Странность многолетнего союза отца Валентина с матерью мальчика Орлова заключалась в том, что все эти годы лукавый отец Валентин темнил, уверяя себя, что Сам Бог послал им такую глубокую, все сметающую любовь и что не через бесовское искушение проходят они с матерью этого рано повзрослевшего мальчика, а через чистый небесный костер, через такую вот божественную огненную закалку, потому что, если бы разбудил его кто ночью вопросом: «Примешь ли ты сейчас смерть за соблазненную тобой Катерину?» — он бы, глазом не моргнув, ответил утвердительно. А раз так, то и грех этот плотский — не такой уж и грех. Бог-то все видит. И прежде всего то, что отец Валентин изменил вчера Катерине ровно настолько, насколько любящий муж изменяет жене, оказавшись, скажем, в командировке. В каком-нибудь там, скажем, гостиничном номере или — еще того слаще — в купейном вагоне тощего, громыхающего заржавленными своими костями поезда, когда гаснет свет и остается только тусклый синий ночник, в сиянии которого лежит свободный командировочный человек, напившись крепкого чаю с шоколадной конфетой, и не спит, потому что слышит, как тяжело и заманчиво вздыхает на соседней полке случайная соседка, тоже, может, командировочная, — полная, моложавая, только что переодевшаяся в свежевыглаженный цветастый халатик, вдоль и поперек смазанная кремами, ландышевыми духами надушенная…

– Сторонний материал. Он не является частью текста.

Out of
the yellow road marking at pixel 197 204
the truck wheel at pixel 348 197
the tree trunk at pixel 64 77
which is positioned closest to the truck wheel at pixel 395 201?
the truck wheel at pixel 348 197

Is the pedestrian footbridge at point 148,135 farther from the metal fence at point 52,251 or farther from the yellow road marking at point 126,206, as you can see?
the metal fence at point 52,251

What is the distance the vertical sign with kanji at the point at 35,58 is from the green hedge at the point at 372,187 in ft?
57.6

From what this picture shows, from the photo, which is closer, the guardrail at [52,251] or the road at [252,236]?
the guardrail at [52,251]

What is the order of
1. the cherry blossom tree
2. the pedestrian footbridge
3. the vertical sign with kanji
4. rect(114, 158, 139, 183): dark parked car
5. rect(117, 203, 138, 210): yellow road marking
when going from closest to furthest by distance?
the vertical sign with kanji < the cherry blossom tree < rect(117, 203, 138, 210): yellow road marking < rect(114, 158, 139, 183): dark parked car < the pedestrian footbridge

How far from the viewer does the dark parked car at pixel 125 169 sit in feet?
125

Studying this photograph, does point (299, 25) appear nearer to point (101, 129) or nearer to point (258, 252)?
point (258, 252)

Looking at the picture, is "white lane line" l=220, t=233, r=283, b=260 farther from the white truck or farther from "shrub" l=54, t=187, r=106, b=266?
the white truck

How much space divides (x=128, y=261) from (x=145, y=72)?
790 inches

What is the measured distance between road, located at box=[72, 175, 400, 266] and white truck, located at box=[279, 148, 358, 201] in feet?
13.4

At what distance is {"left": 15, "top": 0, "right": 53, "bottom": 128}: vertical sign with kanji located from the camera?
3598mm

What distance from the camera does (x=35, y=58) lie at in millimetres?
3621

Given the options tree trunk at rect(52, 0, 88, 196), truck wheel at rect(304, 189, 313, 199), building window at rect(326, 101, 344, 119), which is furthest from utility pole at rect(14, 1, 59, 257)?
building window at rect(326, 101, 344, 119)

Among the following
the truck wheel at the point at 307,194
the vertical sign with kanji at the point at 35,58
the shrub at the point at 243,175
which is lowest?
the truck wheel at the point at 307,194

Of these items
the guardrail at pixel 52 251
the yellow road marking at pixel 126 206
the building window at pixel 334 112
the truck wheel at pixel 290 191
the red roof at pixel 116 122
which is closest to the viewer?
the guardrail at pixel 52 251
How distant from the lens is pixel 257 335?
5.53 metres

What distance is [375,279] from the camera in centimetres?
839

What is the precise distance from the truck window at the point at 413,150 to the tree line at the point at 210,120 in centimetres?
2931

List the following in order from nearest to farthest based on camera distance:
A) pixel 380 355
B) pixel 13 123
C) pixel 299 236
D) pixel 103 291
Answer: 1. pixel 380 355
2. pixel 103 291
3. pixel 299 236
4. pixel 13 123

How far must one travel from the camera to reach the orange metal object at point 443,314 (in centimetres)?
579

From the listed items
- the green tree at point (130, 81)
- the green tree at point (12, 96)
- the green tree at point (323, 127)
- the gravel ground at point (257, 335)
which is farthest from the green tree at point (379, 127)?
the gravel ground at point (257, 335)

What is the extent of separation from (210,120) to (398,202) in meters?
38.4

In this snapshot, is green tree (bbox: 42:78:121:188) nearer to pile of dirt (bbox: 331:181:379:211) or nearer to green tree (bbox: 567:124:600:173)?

Легко ли свободному командировочному человеку не протянуть руку? Не дотронуться до свесившейся в проход полураспущенной косы? Очень нелегко. Потому что Бог сделал командировочного человека несчастным рабом жалкой его плоти, такой жалкой во всех ее торопливых желаниях, такой жадной и боязливой перед старостью и смертью, что как осудить такое вот краткосрочное существо за то, что оно жаждет себе радости и забвения? А где они, радость-то эта с забвением, как не в чужом милом теле, столь же торопливом и краткосрочном? Ох, как понимал это отец Валентин, как он чувствовал всей своей кожей, каждой жилочкой жуткий и греховный путь человеческий!
Что еще было тяжело с Катериной, так это ее прямота и беспощадное понимание всего, что у отца Валентина внутри накопилось.
— Ты, Валя, — говорила она ему, сидя на их большой и скрипучей, от матушки-попадьи доставшейся кровати, — зря себя успокаиваешь. Оба мы перед Богом грешники. Но тебя только то оправдывает, что вообще не нужно было тебе в священники идти, обет на себя накладывать, не годишься ты для этого. Я тебя знаешь кем представляю? Доктором, например, в больнице или учителем, потому что людям ты нравишься, людьми не брезгуешь, и они к тебе тянутся. Но ты — человек для жизни, Валя, а не для служения Господу. Это твоя матушка большую ошибку сделала, когда тебя по духовному пути повела.